Duke University Antisemitism Watch
Following Duke University’s hosting of the Palestinian Solidarity Movement (a pro-terror, radical Islamist group), Duke’s Chronicle newspaper publishes an astoundingly vile piece of antisemitic writing by Duke senior Philip Kurian: The Jews. (Hat tip: gwlaw.)
You are not required to complete the work, yet you are not allowed to desist from it.
—Pirkei Avot (The Book of Principles), 2:21
Such describes the Jewish concept of Tikkun Olam. Perfecting, preparing or repairing the world: a credo that, to many Jews, prescribes what role they should play in the wider concerns of our society. Judging by the opposition to this past weekend’s Palestine Solidarity Movement conference, however, I cannot help but conclude that the powerful Jewish establishment has distorted the meaning of this age-old teaching.
It is well known that Jews constitute the most privileged “minority” group in this country. Among the top 10 universities, Jews enjoy shocking overrepresentation: Only the California Institute of Technology has an undergraduate Jewish population below 10 percent, and four schools have particularly stark Jewish advantages—Harvard (30 percent), Yale (23 percent), UPenn (31 percent) and Columbia (25 percent). Keep in mind that, at best estimate, no more than 3 percent of all Americans are Jewish.

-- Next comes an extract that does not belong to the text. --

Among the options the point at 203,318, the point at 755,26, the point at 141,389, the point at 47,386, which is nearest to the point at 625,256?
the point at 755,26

In his slim volume The Holocaust Industry: Reflections on the Exploitation of Jewish Suffering (2000), Jewish-American historian Norman Finkelstein argues that American interest in Judaism is “a tribute not to Jewish suffering but to Jewish aggrandizement.” The holocaust label, he says, arose from the real suffering of European Jews during the 1930s and 1940s, in turn giving rise to the Holocaust ideology, distinguished in its capitalization. He documents economic exploitation by this “Holocaust Industry,” which he calls an “outright extortion racket.”